OBJETIVO 1: Reproduce sin cambios el tramo del fragmento citado que va desde "En las páginas" hasta "que debemos superar.".

FRAGMENTO CITADO:
· · · · · · ·
Los habitantes de las islas del Pacífico deberían inspirarnos a apreciar lo que es posible y lo mucho que podemos aprender estando en tierra firme. Pero no debemos sentirnos intimidados por sus habilidades. En las ya clásicas palabras del legendario aborigen australiano y conservacionista Harold Lindsey: «No penséis que los nativos poseen poderes negados al hombre civilizado».7

No solo somos capaces de emular los métodos tradicionales, sino que podemos combinar esos conocimientos con la ciencia, conocimientos, experiencia y sabiduría más recientes. Ian Proctor, un estratega naval enormemente respetado que ha ayudado a equipos a ganar los premios más importantes del mundo, declaró que muchas carreras de vela se ganaban mucho antes de que nadie pusiera un pie en el barco.8 ¿Cómo? Leyendo las señales en el agua.


En las páginas siguientes he condensando los ejemplos del comportamiento del agua que creo que vale la pena observar. He seleccionado mis favoritos de entre una larga lista confeccionada durante años. Estas son las joyas que creo que sintetizan todo lo que es interesante y útil. Sin embargo, para ofreceros la mejor oportunidad de disfrutar este arte, hay dos obstáculos que debemos superar.
· · · · · · ·
[Conjunto de datos almacenado]
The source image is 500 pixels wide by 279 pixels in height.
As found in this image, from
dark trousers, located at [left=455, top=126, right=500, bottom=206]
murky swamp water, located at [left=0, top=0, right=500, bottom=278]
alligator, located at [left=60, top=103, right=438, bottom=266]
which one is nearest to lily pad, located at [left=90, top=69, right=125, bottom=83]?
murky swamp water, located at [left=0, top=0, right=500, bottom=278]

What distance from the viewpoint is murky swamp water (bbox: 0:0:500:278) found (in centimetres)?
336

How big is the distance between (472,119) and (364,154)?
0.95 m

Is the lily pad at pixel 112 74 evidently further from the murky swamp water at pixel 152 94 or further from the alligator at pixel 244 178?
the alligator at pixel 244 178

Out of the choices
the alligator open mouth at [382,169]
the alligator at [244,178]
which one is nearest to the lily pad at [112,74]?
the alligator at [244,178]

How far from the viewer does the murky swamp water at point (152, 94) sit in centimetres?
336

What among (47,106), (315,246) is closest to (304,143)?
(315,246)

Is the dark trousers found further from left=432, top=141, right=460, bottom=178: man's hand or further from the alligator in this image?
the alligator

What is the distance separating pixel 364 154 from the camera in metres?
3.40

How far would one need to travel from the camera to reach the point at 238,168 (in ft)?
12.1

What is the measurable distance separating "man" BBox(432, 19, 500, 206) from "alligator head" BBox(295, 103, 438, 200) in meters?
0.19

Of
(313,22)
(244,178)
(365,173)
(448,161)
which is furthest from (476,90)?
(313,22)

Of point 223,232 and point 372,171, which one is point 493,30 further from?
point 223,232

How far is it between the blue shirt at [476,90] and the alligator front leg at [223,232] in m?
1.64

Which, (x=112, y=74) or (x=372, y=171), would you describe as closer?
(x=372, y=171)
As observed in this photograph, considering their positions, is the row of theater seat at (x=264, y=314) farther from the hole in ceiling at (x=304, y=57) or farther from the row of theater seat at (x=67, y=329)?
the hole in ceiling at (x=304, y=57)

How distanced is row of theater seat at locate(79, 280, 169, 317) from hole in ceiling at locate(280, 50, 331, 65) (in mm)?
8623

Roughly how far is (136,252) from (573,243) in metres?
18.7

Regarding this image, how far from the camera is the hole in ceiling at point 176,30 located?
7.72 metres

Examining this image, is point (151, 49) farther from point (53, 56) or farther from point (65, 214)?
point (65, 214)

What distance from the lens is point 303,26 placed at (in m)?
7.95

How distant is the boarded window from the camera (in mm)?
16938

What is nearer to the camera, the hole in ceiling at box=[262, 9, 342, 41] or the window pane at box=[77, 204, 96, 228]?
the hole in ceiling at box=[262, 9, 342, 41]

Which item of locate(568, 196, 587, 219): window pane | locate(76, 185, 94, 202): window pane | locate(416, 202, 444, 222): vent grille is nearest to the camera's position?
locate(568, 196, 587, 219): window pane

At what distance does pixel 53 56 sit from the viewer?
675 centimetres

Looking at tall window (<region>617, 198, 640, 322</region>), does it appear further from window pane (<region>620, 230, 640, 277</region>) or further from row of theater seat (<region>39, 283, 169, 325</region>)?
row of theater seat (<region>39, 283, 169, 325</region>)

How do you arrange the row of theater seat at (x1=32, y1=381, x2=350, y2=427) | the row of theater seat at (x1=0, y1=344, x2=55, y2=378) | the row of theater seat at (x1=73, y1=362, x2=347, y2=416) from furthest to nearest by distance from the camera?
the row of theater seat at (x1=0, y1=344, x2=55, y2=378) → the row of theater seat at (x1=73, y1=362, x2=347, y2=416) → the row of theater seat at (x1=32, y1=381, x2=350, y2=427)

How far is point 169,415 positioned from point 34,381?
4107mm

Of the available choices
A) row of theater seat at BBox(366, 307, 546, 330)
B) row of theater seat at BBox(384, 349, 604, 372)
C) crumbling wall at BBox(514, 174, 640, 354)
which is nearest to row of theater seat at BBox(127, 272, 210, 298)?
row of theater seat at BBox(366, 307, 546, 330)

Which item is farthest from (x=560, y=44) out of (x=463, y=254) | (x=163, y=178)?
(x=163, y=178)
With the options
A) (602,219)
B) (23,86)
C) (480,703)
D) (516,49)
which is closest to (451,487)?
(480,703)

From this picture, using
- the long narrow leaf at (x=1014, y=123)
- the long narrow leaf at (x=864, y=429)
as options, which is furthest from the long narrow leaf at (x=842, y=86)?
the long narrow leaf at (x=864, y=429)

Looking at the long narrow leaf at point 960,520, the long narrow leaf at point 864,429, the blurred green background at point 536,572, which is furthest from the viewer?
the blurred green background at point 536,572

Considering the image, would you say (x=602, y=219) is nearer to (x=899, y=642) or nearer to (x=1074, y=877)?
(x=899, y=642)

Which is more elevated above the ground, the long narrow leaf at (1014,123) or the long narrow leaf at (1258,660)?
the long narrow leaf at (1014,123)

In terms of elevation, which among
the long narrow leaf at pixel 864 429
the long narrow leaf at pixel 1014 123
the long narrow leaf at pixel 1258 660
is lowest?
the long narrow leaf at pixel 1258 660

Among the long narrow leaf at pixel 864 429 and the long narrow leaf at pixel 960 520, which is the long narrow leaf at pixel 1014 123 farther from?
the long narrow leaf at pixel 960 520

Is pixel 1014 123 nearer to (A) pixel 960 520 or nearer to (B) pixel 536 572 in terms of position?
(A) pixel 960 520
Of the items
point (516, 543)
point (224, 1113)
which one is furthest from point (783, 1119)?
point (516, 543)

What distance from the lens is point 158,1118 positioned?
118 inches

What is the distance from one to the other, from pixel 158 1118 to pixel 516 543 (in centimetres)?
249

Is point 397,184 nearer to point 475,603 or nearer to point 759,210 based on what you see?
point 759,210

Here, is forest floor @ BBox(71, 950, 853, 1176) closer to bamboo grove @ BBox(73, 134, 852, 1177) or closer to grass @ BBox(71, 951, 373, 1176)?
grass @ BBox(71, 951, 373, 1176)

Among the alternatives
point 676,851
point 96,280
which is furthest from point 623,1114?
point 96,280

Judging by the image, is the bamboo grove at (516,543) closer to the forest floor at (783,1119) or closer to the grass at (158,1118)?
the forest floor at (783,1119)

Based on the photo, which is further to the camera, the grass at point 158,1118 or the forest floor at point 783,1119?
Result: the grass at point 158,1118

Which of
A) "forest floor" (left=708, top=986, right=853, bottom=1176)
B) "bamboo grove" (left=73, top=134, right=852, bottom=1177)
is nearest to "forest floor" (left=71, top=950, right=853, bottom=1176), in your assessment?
· · · · · · ·
OBJETIVO 2: Enumera todas las líneas del listado que contienen la palabra "ceiling" y cópialas completas.

RESPUESTA DESARROLLADA 1:
En las páginas siguientes he condensando los ejemplos del comportamiento del agua que creo que vale la pena observar. He seleccionado mis favoritos de entre una larga lista confeccionada durante años. Estas son las joyas que creo que sintetizan todo lo que es interesante y útil. Sin embargo, para ofreceros la mejor oportunidad de disfrutar este arte, hay dos obstáculos que debemos superar.

RESPUESTA DESARROLLADA 2:
As observed in this photograph, considering their positions, is the row of theater seat at (x=264, y=314) farther from the hole in ceiling at (x=304, y=57) or farther from the row of theater seat at (x=67, y=329)?
the hole in ceiling at (x=304, y=57)
How distanced is row of theater seat at locate(79, 280, 169, 317) from hole in ceiling at locate(280, 50, 331, 65) (in mm)?
Regarding this image, how far from the camera is the hole in ceiling at point 176,30 located?
What is nearer to the camera, the hole in ceiling at box=[262, 9, 342, 41] or the window pane at box=[77, 204, 96, 228]?
the hole in ceiling at box=[262, 9, 342, 41]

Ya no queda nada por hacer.